А впрочем, нам в точности сегодня известно: рано или поздно страх исчезает, а с ним исчезает мелкая лагерная дрожь, сидящая занозой в теле Родины целых полвека; страх перестает мучить, терзать...пока, весь из нас липким ручейком по капли на землю не вытечет.(11) А иначе, зачем эти бесчисленные жертвы, это мученичество и эта скорбь? Всё русское теперь в нас и всё советское. Нам ли останавливаться на полпути? В России есть теперь всё - надо лишь по-умному им воспользоваться!
En passant
Но лишь в том случае, если к этому есть Боговоление, испрашиваемое нами в сердечных молитвах о прощении, в котором мы теперь нуждаемся и без которого, возможно, мы никогда не смогли бы начать новую жизнь, не имея к этому наиглавнейшему Делу собственного стремления. Кажется, теперь настало время улыбнуться. У России определенно есть шанс...
25.08.2006
Пояснения:
1 Речь идет о захвате террористами в качестве заложников учащихся школы в г. Беслане и о трагических последствиях этого чудовищного преступления
4 Издаваемые за рубежом журналы 'Самиздат', 'Метрополь' и другие, в которых авторы, как правило, не имели возможности или не могли по причине запрета печататься в СССР.
5 Политические требования диссидентствующей интеллигенции в начале 'перестройки' в основном ограничивались лозунгами, призывающие граждан к борьбе против чиновничьего произвола и бюрократизма
6 Впервые подобный культурологический термин в рамках протестного сознания применяет А.Панарин в своей работе 'О державнике-отце и либеральных носителях 'Эдипова комплекса', анализируя социокультурный феномен Сталина и его оппонентов в лице нарождающегося диссидентского движения в СССР.
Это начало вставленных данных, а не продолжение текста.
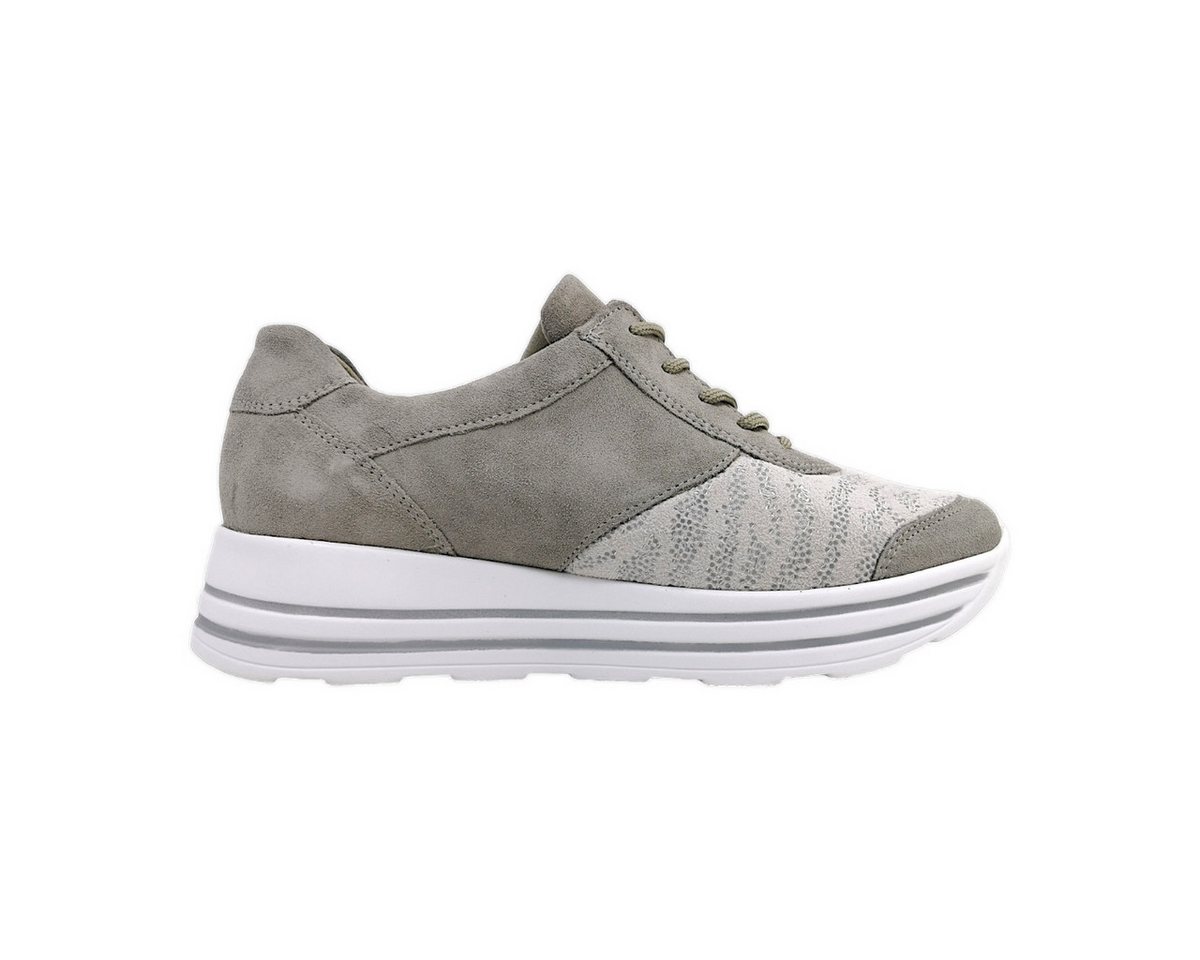 Waldläufer H-Lana Sneaker – Bild 2 von 5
7 В этом смысле роль вожаков либерального крыла Перестройки сыграли такие видные и колоритные фигуры того времени, как писатель А.Солженицын и академик А.Сахаров, у обоих был отличный 'антисоветский послужной список', если так можно выразиться - алиби стопроцентное.
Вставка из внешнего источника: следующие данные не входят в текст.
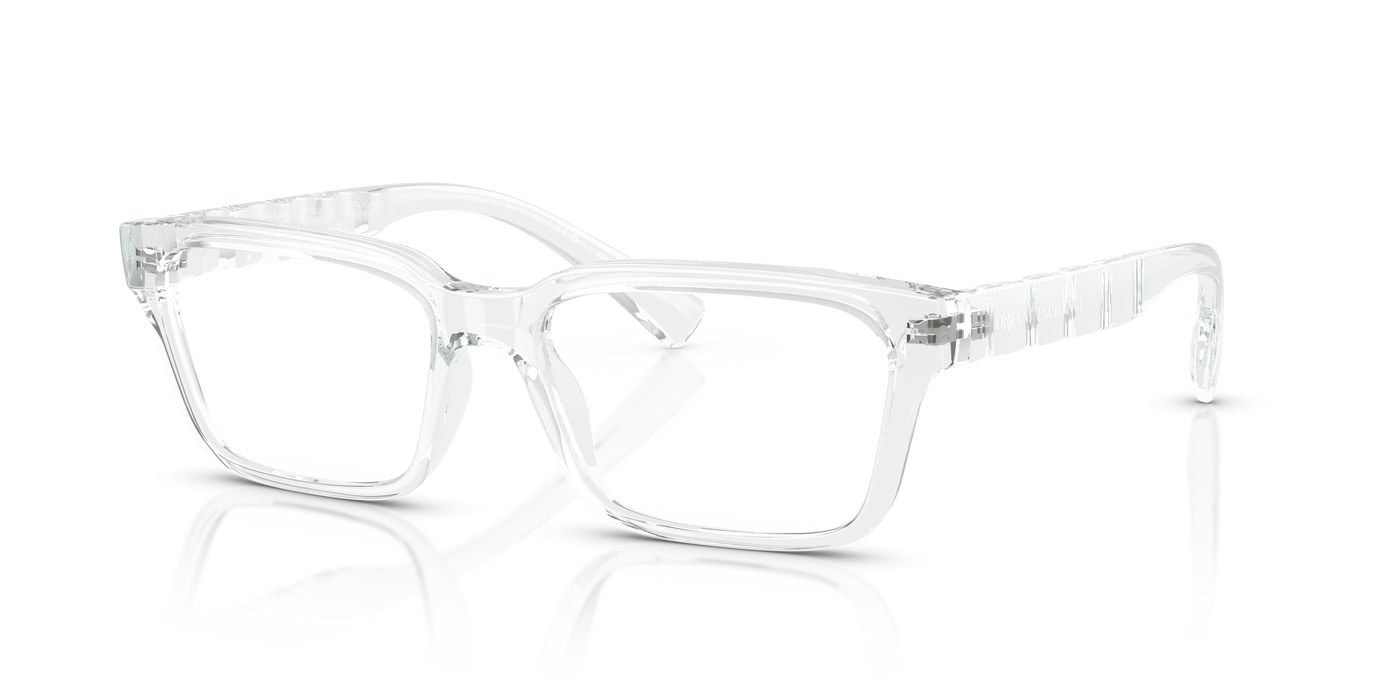 Armazon Armani Exchange AX3116, 8235/55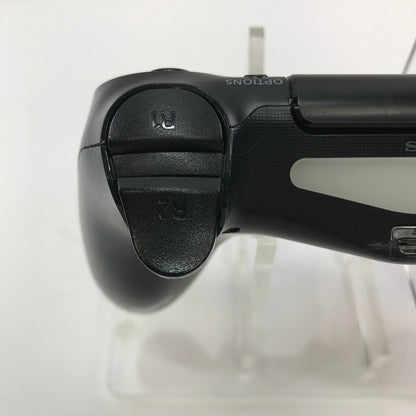 Broken Lot of 5 Sony PlayStation 4 PS4 Wireless Controllers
8 Наиболее резкую позицию против изменения политического курса КПСС и продолжения экономических реформ в СССР заняли сторонники члена Политбюро КПСС Егора Лигачева, в целом не отвергающие Перестройки, но выступающие против радикализма её отдельных положений.
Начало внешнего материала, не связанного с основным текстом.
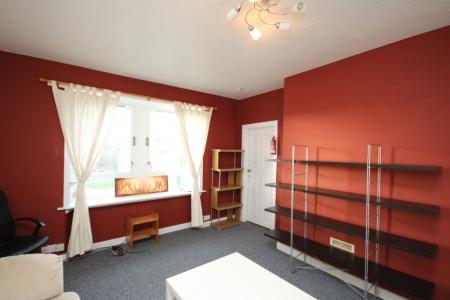 Room Roslin Street in Aberdeen City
9 Указ президента СССР М.Горбачева от 1991г. 'О сложении президентских полномочий' и, как следствие, последовавший затем политический распад СССР
10 Так называемый 'брежневский период правления' 60-80 гг. XX столетия
11 Репрессивный механизм подавления политического инакомыслия в СССР, созданный 20-х годах прошлого столетия в виде особых трудовых лагерей, как ответная и вынужденная мера по защите Советского государства от внутренней и внешней угрозы.